Com alíquota de 3%, a arrecadação subiria a R$ 47 bilhões — o equivalente a 0,48% do PIB, segundo o Observatório Internacional de Fiscalidade.
Efeito macro: espaço fiscal e sinal aos investidores
Os R$ 30 bilhões superariam, por exemplo, metade do orçamento anual do Bolsa Família ou cobririam quase todo o déficit primário de 2025 projetado pela Lei de Diretrizes Orçamentárias. Economistas lembram que, em 2021, a Argentina implementou tributo semelhante e captou cerca de 0,5% do PIB, mostrando viabilidade política quando o alvo é um grupo restrito.

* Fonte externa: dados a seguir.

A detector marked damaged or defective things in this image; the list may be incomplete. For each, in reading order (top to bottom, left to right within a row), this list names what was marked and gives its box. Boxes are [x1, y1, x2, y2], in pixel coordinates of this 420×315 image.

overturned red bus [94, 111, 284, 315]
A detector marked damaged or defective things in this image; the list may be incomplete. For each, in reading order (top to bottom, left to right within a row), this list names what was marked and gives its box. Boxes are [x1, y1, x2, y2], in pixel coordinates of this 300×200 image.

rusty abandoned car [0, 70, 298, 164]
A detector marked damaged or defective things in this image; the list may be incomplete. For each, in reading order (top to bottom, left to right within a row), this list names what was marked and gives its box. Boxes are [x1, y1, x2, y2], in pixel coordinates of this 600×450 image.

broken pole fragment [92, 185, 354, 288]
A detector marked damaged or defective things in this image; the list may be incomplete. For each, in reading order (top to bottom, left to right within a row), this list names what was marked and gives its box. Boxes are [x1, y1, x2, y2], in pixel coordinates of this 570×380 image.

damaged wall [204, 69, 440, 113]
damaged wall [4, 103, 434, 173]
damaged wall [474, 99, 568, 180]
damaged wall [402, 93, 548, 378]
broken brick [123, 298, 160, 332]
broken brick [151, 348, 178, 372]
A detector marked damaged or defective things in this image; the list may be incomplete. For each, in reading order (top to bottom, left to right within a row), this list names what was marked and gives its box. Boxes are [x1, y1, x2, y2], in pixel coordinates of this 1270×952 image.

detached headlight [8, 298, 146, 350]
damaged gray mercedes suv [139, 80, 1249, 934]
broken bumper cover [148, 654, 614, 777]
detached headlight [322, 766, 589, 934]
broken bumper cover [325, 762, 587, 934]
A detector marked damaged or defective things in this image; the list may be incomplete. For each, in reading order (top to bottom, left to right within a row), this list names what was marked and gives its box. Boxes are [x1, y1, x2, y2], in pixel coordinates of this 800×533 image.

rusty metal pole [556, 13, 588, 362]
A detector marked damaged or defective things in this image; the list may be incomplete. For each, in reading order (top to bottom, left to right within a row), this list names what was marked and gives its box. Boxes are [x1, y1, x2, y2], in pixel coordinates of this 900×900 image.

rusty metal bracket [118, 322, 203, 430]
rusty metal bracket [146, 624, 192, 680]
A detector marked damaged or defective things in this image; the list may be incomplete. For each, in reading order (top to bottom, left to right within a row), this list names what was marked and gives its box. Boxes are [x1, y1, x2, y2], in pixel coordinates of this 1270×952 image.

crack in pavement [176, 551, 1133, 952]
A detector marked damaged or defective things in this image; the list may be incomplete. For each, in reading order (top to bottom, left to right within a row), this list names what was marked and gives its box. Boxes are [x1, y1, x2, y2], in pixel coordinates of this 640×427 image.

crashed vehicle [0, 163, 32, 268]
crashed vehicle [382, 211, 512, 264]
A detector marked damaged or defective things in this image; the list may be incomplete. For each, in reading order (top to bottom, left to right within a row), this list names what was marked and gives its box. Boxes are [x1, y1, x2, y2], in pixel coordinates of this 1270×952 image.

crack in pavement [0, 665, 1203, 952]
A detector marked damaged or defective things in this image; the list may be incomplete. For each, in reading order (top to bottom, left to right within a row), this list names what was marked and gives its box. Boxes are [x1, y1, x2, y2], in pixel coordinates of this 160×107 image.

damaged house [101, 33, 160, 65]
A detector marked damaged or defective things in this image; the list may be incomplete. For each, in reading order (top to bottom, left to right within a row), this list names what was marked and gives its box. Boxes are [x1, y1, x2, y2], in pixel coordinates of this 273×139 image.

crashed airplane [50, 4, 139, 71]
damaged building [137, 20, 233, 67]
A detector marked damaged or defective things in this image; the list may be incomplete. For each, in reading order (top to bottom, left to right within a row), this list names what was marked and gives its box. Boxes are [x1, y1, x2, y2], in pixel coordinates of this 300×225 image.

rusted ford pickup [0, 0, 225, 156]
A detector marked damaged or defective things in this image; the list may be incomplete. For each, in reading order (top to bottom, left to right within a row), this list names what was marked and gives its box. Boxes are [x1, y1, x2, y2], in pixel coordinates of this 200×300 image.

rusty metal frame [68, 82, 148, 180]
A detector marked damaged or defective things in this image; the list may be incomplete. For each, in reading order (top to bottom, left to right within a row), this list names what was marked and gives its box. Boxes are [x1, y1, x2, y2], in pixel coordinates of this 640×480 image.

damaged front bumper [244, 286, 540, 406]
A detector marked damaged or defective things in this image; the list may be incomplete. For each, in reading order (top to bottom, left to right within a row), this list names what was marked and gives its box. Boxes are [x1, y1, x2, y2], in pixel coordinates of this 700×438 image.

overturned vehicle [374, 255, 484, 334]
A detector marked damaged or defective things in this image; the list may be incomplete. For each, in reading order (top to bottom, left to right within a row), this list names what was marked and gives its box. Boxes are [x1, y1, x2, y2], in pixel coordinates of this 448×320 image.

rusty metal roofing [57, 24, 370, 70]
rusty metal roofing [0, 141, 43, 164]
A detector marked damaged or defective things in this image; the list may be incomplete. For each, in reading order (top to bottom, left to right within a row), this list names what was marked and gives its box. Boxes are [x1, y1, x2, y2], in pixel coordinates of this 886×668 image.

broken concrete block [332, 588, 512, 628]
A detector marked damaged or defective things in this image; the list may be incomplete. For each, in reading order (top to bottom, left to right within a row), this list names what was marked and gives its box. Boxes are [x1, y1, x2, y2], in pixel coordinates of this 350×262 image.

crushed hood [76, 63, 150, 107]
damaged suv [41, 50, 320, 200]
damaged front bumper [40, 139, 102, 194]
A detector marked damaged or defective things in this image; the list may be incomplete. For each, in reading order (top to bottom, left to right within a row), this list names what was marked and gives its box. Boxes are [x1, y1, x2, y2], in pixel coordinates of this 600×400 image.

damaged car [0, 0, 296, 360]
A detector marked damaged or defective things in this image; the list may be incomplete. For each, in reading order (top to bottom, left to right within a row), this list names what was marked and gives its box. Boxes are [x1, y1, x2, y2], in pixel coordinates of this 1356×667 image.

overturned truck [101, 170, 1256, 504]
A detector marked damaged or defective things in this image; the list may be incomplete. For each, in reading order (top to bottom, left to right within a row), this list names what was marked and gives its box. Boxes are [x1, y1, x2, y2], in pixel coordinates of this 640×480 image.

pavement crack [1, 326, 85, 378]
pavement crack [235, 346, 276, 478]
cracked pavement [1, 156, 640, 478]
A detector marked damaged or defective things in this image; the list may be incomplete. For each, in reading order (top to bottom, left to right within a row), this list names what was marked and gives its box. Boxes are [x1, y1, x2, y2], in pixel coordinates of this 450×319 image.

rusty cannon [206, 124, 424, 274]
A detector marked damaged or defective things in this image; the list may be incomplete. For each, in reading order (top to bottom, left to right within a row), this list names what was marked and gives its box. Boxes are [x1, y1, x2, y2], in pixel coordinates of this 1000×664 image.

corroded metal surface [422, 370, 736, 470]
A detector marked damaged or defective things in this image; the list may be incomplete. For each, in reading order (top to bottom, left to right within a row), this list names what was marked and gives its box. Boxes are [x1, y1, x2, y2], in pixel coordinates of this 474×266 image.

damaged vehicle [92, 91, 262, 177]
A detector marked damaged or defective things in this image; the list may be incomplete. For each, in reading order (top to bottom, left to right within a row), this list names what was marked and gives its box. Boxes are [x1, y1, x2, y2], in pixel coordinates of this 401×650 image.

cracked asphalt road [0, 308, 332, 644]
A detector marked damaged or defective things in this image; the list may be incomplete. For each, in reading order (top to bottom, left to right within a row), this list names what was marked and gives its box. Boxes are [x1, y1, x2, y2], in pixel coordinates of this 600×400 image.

A pressão para aprovar o IGF ganhou força depois de o STF fixar prazo de 24 meses para o Congresso regulamentar o tema. No entanto, o estudo indica que simplesmente elevar o Imposto de Renda de pessoa física em 50% acrescentaria míseros 1,3 ponto percentual à carga de quem concentra a maior parcela da riqueza nacional — sinal de que o estoque de capital, e não apenas a renda corrente, precisa ser alcançado.